*Work to complete:* Output exactly, in the material below, the lines from the one with "Đèn LED hồng ngoại DC 12V 2A ban đêm" through the one with "Ergométrica Horizontal 813BH". Omit all pictures.

*Information given:*
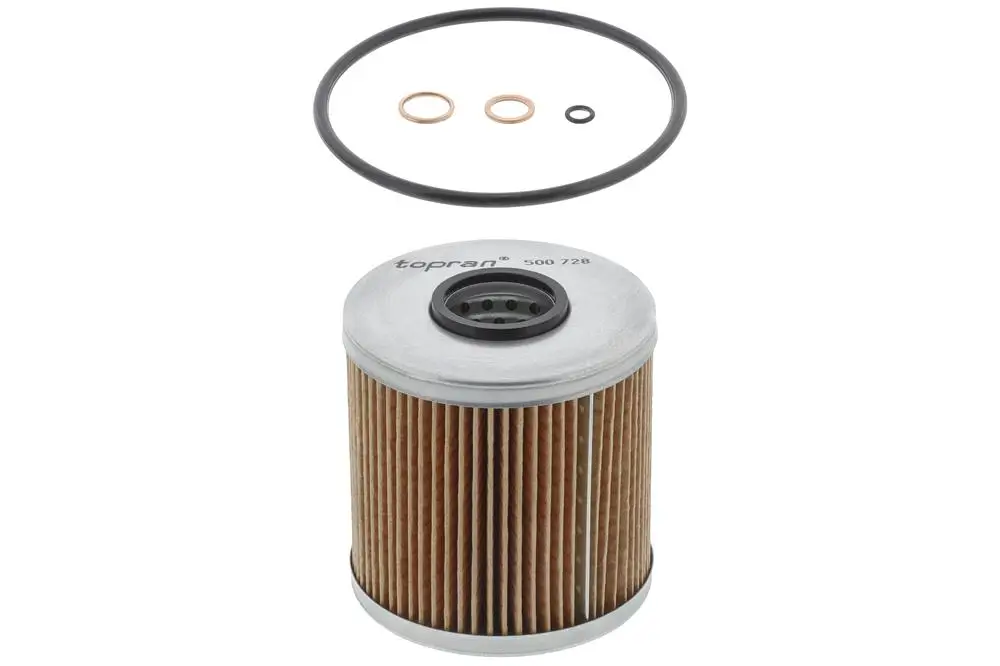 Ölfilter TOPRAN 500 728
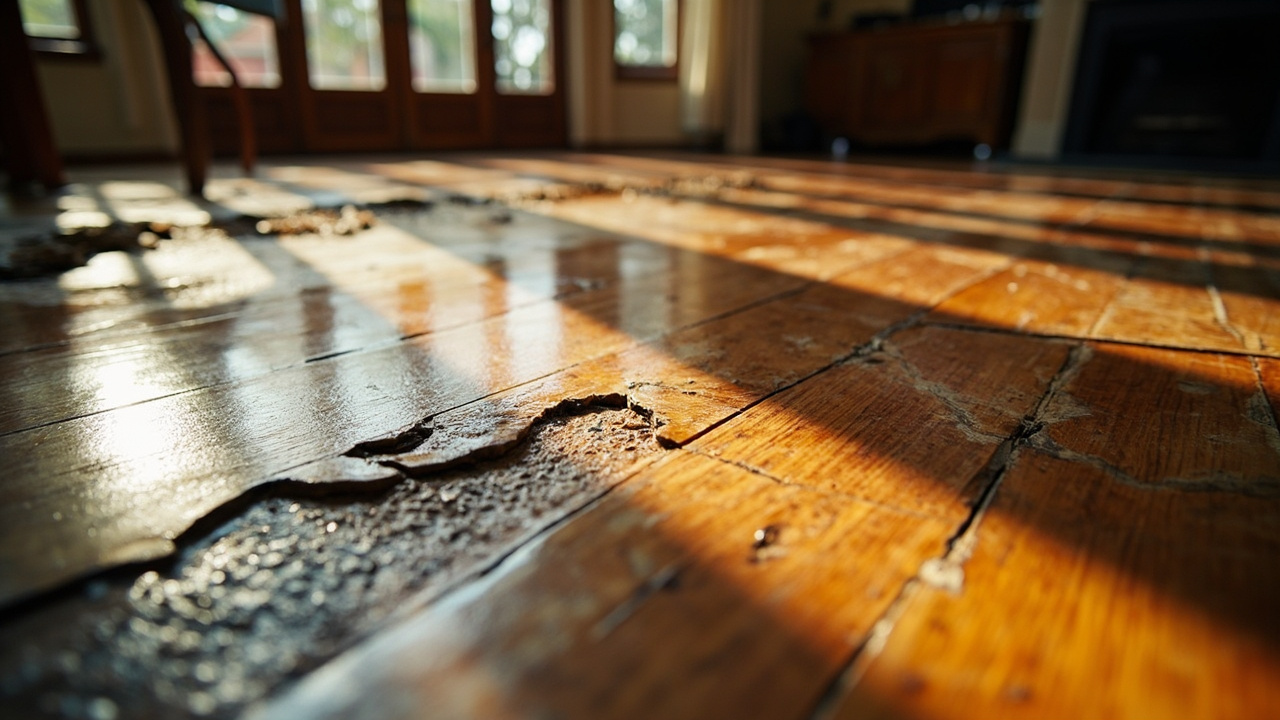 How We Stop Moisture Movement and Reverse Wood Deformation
---
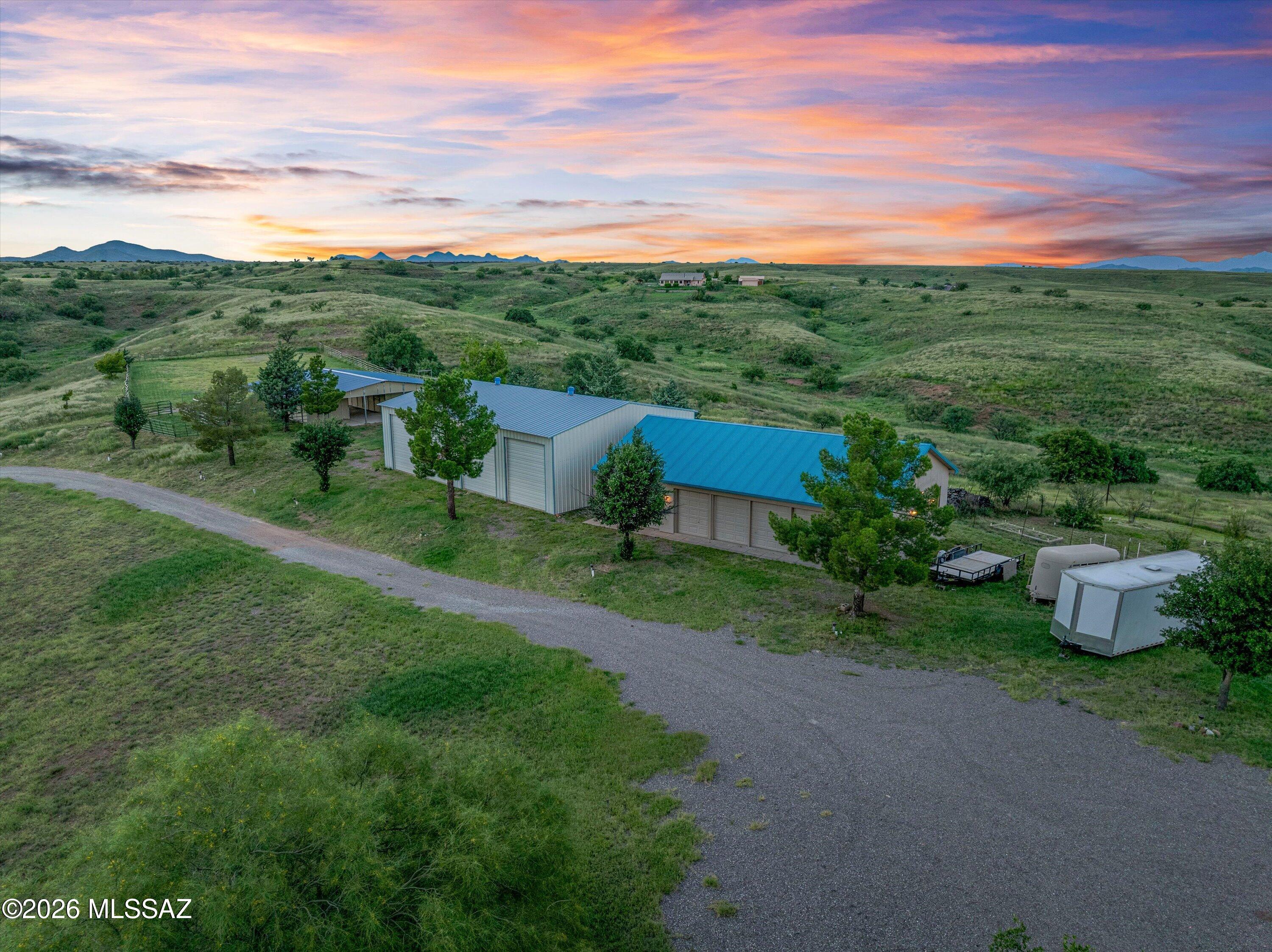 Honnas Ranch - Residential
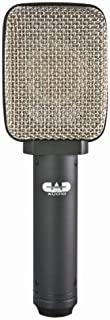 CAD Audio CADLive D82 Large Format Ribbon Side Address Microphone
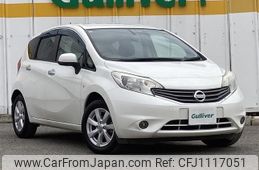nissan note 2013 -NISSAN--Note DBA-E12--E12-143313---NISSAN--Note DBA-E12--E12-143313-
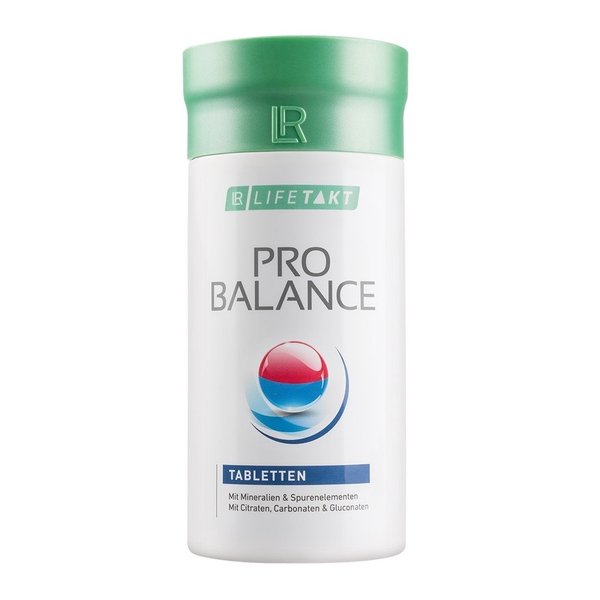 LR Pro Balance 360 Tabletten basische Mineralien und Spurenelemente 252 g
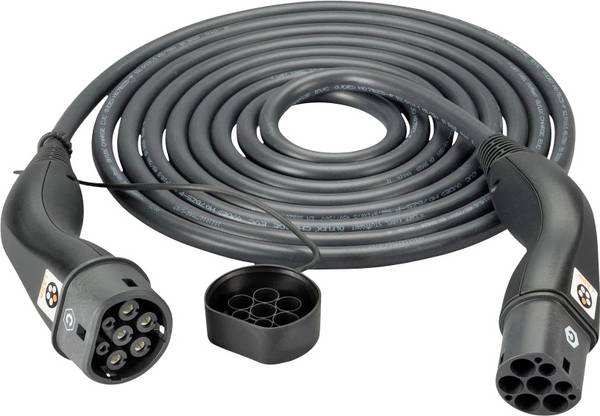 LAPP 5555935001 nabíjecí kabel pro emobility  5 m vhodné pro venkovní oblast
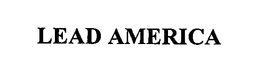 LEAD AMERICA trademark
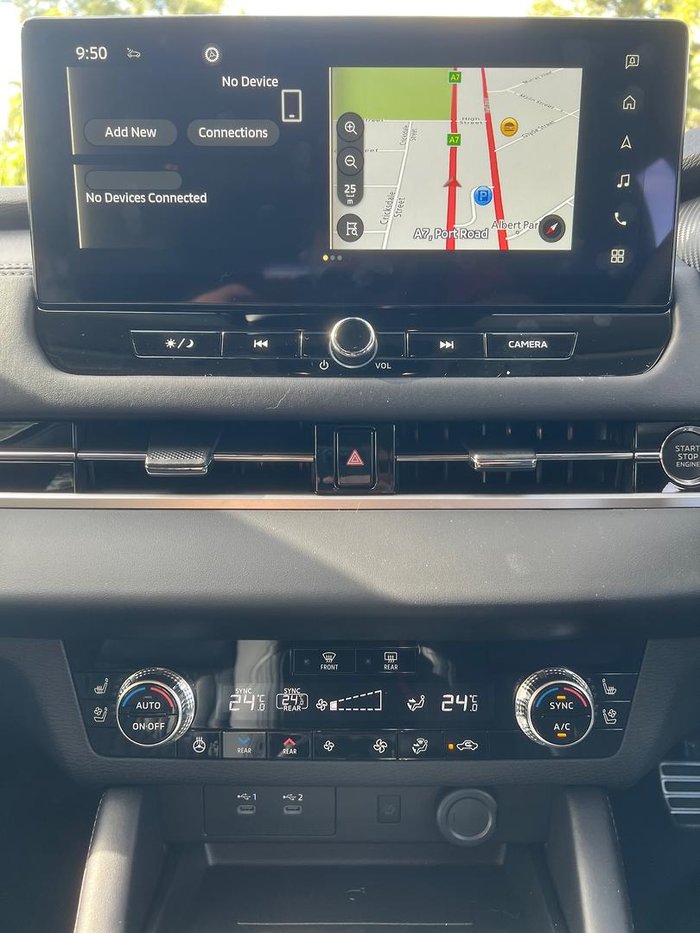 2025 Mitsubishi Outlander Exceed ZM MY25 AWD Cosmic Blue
--
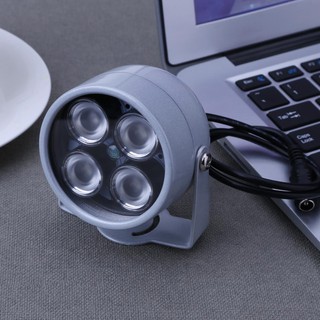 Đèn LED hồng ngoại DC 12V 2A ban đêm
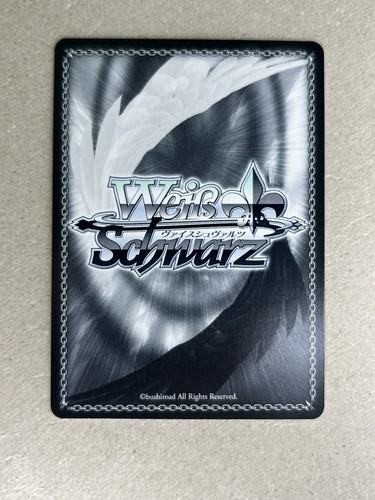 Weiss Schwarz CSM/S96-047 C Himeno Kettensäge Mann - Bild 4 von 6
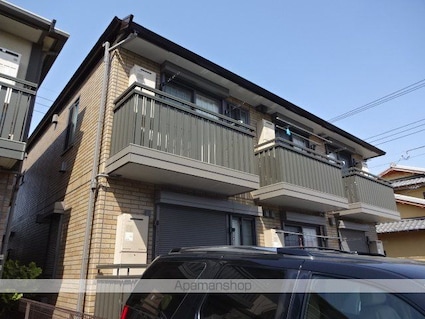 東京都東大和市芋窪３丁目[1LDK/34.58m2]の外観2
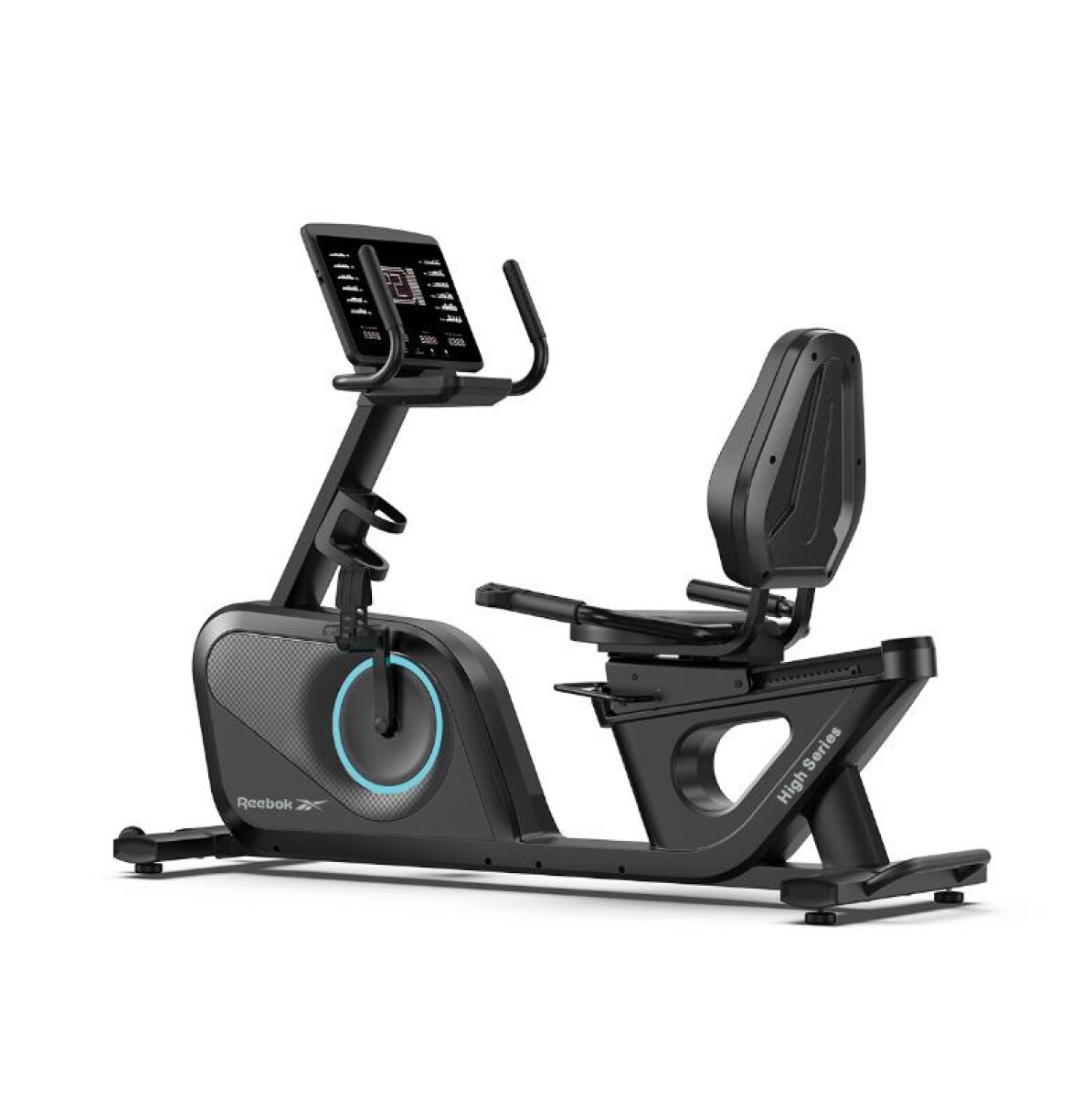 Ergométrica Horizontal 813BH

*Task result:*
 Đèn LED hồng ngoại DC 12V 2A ban đêm
 Weiss Schwarz CSM/S96-047 C Himeno Kettensäge Mann - Bild 4 von 6
 東京都東大和市芋窪３丁目[1LDK/34.58m2]の外観2
 Ergométrica Horizontal 813BH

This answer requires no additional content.